#### EXERCISE TASKS:
**1.** Please list every human named in the page excerpt below.
**2.** Set down, word for word, the part of the page excerpt that opens with the words "I cannot describe" and closes with "off my shoulders.".

#### PAGE EXCERPT:
The book is about the making and breaking of the once-beautiful relationship between Chloe and the narrator. The novel probes the mystery, joy, and sorrow of their love. The fiction asks some age-old questions, reminding the reader of the complexity of love.

It’s a subject of universal interest treated uniquely by the probing mind of Mr. Botton. On Love is a story I believe is well worth your time.

I am reminded of the words of the late American author, Susan Sontag:“A good book is an education of the heart. It enlarges your sense of human possibility, what human nature is, of what happens in the world. It’s a creator of inwardness.”

That Last Quarter

I am two weeks and two days short of the ninth anniversary of my retirement. I remember struggling with whether I should work on Saturdays late in my career when it seemed necessary. Technology had not helped diminish my weekly hours making it far easier and tempting to work at home on Saturdays. At one point I even considered laboring on Sundays but, thank God, my spouse, Kristine, quickly talked me out of it.

I cannot describe how gratifying it was to walk out of my office on that last day of work. It was almost like the world had been lifted off my shoulders.

On the other hand, it wasn’t long before various systems in my body were beginning to slow down and decay. I am a victim of inbreeding as a 100 percent Ashkenazi Jew.

My paternal grandparents were cousins. Not a good thing. I am slowly feeling the effects of that now approaching 78 years of age in less than five months.

By God’s grace, he found Kristine and me almost 38 years ago. It’s made the road more tolerable and more peaceful. She is the love of my life and He is our savior.

To Be

“I think we all get too caught up in doing instead of just being sometimes.” Anne Rivers Siddons, the late American novelist.

I have tried to grow emotionally and spiritually for a long time. Who will I be in this, last phase life?

We don’t know ourselves well. We have never even seen our own face, only images.

The right spouse, to me is priceless for real growth. We may do battle as couples do, but I think she has helped me to mature.

I believe Kristine has and will help me to become more than I ever gathered  I could be. That’s not avoiding how difficult change can be. That’s, simply, the the story and the beauty of love.

#### DATASET ENTRIES:
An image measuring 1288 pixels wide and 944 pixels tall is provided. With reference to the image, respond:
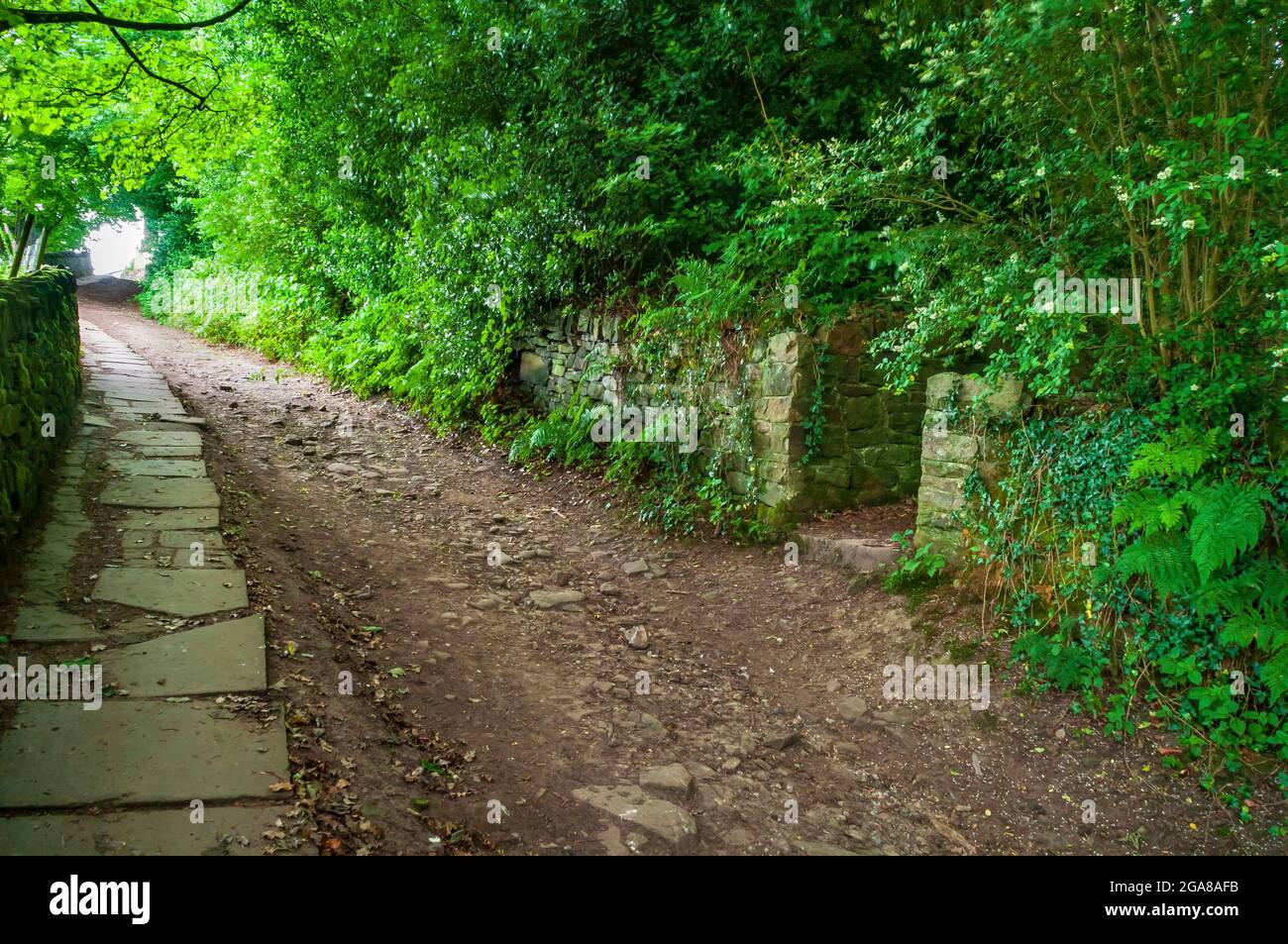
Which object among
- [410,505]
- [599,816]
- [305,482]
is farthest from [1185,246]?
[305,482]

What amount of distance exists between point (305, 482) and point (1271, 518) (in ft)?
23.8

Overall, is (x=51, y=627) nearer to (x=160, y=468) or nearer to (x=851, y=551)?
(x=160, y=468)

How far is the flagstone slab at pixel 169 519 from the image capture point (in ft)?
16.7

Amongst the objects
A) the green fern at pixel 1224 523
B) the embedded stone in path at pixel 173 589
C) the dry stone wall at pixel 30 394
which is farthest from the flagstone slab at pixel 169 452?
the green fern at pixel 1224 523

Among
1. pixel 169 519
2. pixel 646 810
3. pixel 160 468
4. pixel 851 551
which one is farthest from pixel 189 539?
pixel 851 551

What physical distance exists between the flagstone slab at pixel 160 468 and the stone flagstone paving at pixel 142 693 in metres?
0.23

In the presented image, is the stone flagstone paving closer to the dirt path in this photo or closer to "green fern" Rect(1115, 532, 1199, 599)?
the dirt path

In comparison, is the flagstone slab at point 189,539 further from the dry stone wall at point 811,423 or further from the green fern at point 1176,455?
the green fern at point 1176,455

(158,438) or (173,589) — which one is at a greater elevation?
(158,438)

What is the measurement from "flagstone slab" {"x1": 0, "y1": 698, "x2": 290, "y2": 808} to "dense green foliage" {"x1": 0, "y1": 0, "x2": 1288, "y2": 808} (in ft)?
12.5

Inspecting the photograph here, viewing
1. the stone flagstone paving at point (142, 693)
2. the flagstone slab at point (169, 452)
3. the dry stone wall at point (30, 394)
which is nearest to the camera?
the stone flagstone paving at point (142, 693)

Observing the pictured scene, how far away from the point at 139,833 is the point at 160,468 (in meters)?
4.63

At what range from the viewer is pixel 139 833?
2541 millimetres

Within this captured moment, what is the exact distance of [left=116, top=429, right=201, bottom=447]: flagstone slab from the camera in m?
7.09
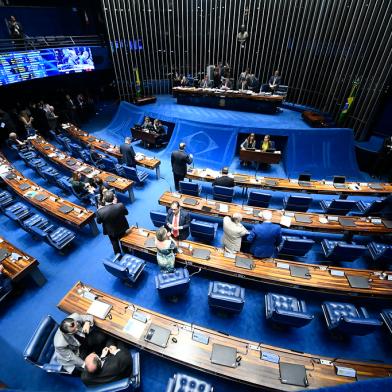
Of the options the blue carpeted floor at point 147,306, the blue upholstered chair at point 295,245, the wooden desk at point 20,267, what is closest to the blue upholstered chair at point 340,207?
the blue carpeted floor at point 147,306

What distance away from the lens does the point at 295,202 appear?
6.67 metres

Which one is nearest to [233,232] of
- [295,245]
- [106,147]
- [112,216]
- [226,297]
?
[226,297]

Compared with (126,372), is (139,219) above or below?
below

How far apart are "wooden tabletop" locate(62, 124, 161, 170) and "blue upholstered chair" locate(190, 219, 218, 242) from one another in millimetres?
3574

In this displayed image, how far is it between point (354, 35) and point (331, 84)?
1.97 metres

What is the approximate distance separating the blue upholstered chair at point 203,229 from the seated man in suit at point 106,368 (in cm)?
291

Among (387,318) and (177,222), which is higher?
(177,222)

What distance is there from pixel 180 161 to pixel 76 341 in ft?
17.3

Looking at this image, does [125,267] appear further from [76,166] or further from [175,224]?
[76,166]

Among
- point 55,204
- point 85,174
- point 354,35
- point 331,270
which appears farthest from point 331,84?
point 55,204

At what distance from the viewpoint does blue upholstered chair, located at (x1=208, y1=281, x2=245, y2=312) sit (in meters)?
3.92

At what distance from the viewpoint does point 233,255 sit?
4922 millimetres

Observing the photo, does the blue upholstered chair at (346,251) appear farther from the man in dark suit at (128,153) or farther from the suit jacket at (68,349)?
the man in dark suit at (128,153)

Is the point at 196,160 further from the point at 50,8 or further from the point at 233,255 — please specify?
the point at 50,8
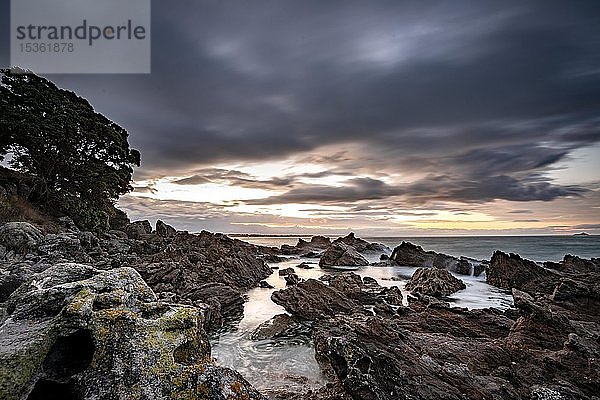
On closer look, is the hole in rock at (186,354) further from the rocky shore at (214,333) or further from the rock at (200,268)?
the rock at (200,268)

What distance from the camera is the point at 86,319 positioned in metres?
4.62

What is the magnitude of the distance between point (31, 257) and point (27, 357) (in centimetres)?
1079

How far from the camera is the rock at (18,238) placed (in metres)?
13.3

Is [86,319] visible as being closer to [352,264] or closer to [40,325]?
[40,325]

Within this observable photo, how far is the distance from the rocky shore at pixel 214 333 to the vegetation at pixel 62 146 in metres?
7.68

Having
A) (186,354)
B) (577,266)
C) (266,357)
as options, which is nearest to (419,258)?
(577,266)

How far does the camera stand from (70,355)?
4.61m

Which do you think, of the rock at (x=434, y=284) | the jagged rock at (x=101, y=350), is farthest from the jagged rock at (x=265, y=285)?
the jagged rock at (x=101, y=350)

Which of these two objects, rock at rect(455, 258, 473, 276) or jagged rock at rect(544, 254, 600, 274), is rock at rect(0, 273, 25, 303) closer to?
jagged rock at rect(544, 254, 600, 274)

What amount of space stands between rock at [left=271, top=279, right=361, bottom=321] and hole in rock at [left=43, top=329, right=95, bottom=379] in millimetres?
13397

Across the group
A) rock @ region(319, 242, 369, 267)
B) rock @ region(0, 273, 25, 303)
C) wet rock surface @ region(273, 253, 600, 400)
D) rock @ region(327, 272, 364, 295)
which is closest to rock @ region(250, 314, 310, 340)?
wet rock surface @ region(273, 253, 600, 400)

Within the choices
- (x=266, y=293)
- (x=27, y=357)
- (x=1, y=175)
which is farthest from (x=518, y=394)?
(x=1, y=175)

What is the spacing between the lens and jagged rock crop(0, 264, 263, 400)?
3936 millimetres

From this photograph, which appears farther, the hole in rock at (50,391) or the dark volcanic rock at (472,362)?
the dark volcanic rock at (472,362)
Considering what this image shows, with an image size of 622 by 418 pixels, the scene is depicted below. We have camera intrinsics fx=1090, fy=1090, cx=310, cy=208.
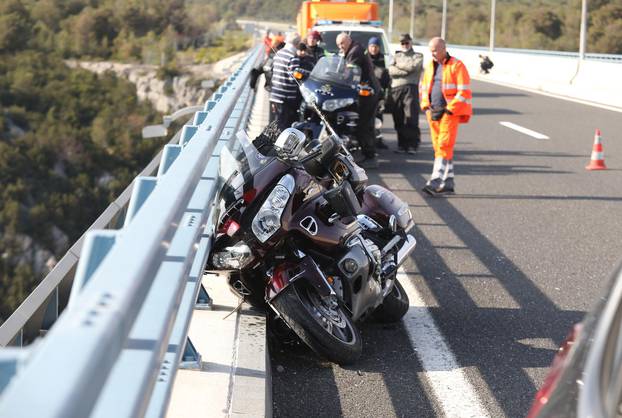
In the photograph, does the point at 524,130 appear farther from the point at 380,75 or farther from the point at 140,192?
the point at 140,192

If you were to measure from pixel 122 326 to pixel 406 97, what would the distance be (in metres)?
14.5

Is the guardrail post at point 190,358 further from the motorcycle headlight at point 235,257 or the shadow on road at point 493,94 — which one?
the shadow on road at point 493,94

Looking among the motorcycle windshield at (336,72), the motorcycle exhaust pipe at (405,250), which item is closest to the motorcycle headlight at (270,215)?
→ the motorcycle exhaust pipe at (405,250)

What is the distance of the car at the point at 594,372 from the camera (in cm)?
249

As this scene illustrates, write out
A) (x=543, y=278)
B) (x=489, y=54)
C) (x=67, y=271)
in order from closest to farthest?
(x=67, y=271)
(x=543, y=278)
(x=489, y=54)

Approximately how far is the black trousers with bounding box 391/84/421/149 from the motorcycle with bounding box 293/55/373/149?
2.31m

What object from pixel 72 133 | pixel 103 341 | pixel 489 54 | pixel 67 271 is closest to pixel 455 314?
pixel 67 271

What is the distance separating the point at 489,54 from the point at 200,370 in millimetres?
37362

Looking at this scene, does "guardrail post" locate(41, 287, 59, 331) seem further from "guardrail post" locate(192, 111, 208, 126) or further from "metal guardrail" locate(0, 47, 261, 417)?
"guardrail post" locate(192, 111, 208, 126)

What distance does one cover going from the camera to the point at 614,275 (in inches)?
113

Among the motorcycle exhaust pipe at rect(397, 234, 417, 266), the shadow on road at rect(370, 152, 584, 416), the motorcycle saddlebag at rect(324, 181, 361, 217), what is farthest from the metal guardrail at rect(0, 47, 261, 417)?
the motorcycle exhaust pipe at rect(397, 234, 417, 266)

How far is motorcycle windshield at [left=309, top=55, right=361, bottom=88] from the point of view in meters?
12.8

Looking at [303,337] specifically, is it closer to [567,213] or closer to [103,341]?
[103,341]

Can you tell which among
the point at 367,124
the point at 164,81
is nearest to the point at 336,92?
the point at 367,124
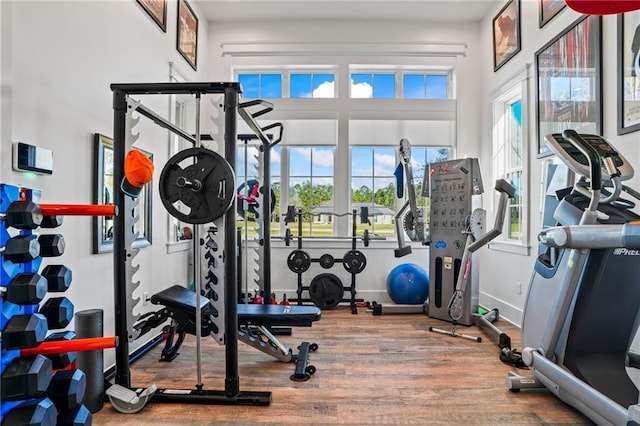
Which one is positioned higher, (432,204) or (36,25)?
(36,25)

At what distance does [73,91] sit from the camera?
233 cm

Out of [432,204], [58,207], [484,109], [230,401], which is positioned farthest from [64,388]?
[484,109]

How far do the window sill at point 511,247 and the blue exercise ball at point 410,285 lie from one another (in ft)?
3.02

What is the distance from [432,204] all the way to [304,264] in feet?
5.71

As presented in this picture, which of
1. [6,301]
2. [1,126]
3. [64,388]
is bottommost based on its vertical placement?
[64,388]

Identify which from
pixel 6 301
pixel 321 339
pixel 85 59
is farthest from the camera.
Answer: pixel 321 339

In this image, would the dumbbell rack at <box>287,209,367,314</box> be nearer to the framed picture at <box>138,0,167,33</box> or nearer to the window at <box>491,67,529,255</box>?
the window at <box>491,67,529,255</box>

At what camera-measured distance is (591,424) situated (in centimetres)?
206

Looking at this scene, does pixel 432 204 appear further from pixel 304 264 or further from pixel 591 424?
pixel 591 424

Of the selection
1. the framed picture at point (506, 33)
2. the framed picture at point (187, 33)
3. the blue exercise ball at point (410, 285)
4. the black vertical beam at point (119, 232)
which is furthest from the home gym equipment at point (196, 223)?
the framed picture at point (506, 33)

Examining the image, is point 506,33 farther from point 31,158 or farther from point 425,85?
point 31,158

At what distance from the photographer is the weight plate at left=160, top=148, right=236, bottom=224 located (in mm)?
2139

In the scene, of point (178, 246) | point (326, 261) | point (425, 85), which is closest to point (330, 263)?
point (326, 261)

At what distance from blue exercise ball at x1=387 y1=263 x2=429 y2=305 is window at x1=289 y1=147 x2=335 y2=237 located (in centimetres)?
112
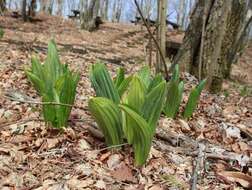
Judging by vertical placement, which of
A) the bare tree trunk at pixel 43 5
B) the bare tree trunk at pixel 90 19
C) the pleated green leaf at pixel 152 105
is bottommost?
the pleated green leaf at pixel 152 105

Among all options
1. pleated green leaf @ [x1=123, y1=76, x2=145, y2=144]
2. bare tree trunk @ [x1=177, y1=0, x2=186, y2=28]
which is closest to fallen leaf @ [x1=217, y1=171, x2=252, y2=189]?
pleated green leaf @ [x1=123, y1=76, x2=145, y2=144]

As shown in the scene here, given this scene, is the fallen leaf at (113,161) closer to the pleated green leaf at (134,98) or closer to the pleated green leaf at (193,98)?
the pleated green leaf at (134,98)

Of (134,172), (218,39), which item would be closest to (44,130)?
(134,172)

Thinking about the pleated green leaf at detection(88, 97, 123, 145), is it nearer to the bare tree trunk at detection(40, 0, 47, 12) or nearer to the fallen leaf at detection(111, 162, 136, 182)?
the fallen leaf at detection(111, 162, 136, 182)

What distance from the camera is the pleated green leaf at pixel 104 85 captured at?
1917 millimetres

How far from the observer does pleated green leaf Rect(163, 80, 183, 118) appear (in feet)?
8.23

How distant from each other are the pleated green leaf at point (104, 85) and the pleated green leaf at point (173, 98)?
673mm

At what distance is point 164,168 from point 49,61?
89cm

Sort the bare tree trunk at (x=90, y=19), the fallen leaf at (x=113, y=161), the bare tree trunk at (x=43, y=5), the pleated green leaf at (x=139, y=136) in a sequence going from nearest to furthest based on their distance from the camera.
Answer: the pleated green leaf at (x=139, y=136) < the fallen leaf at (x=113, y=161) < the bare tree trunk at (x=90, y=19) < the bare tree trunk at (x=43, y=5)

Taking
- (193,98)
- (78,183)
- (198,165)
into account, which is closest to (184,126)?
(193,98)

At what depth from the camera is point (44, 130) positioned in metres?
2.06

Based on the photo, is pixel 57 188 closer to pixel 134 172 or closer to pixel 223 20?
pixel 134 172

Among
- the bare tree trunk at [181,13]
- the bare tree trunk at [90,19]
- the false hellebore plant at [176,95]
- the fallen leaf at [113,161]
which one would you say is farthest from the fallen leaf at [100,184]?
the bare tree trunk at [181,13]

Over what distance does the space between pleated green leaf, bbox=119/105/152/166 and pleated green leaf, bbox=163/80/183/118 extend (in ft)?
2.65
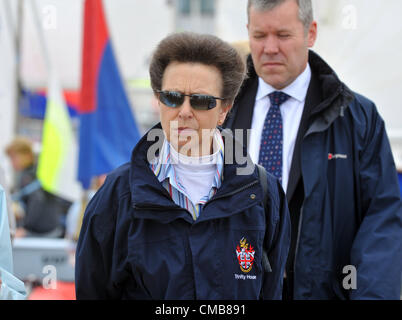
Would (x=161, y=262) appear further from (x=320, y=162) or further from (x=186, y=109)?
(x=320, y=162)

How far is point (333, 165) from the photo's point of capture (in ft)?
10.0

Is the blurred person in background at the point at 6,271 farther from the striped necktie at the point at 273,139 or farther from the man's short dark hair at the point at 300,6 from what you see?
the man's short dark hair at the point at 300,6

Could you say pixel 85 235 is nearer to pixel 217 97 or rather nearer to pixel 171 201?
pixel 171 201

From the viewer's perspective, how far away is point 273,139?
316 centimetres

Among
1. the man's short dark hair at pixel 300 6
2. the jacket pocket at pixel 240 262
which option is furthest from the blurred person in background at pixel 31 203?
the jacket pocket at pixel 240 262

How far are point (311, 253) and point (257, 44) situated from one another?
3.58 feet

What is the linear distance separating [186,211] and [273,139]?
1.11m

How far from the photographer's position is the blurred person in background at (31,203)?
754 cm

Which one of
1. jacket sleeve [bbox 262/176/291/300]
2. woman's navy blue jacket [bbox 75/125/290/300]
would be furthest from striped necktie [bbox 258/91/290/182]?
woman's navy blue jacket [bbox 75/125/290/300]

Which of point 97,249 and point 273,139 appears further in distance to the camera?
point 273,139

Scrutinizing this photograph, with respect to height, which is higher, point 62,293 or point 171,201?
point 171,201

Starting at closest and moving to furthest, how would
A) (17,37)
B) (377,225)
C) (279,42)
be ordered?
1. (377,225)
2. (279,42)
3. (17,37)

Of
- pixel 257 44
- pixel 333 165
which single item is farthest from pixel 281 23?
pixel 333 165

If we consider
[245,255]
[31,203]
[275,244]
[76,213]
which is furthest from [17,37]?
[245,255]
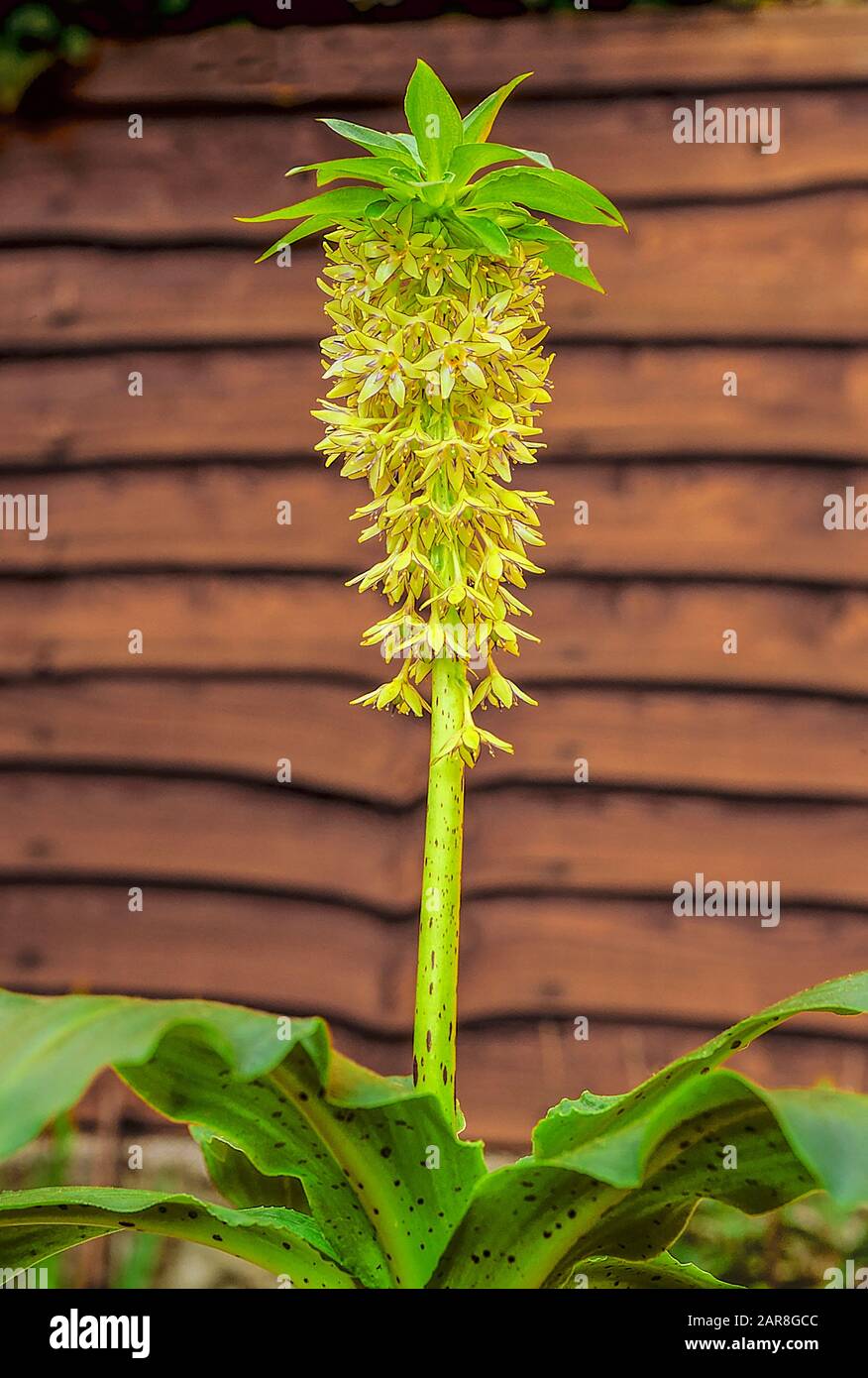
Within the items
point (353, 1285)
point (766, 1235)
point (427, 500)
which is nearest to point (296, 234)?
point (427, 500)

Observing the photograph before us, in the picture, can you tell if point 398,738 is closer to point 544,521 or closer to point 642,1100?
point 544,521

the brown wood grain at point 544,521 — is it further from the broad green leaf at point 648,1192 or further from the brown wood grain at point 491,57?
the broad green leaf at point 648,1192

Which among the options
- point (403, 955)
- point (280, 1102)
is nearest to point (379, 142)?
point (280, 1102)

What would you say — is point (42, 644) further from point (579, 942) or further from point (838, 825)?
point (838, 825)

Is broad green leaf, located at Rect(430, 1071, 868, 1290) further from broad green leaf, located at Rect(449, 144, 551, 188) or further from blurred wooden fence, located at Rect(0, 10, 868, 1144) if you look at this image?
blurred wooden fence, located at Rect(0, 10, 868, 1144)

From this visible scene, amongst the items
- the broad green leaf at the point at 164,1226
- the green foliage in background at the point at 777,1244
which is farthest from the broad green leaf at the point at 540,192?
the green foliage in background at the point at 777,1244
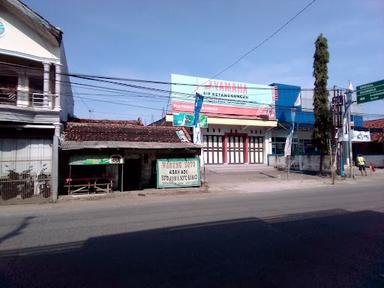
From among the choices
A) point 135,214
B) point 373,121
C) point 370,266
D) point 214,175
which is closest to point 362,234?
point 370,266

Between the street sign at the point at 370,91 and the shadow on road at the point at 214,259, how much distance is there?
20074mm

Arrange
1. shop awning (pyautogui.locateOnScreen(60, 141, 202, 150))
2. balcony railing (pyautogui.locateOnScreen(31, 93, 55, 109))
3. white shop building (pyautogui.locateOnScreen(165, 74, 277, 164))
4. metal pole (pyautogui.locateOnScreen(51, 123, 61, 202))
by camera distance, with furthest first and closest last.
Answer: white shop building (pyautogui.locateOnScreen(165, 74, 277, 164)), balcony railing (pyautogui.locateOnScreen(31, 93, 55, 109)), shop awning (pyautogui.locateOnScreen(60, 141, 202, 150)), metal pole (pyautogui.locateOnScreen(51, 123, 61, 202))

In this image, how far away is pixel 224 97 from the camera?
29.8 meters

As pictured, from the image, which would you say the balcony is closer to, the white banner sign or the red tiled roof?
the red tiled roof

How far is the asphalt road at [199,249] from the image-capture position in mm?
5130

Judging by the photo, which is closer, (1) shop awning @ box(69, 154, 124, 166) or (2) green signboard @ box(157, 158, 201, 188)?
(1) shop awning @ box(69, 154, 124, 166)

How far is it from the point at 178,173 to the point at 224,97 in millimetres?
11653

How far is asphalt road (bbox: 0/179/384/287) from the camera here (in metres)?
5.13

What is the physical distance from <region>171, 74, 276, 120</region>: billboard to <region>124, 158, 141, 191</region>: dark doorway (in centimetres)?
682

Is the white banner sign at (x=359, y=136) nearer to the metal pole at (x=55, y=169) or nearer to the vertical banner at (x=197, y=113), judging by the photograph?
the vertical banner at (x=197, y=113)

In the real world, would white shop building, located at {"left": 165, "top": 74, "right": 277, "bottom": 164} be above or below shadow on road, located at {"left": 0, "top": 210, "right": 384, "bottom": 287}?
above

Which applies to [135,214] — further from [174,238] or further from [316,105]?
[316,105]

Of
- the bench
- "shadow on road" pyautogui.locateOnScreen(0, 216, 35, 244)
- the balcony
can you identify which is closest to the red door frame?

#### ANSWER SET:
**1.** Chloe, Mr. Botton, Susan Sontag, Kristine, Anne Rivers Siddons

**2.**
I cannot describe how gratifying it was to walk out of my office on that last day of work. It was almost like the world had been lifted off my shoulders.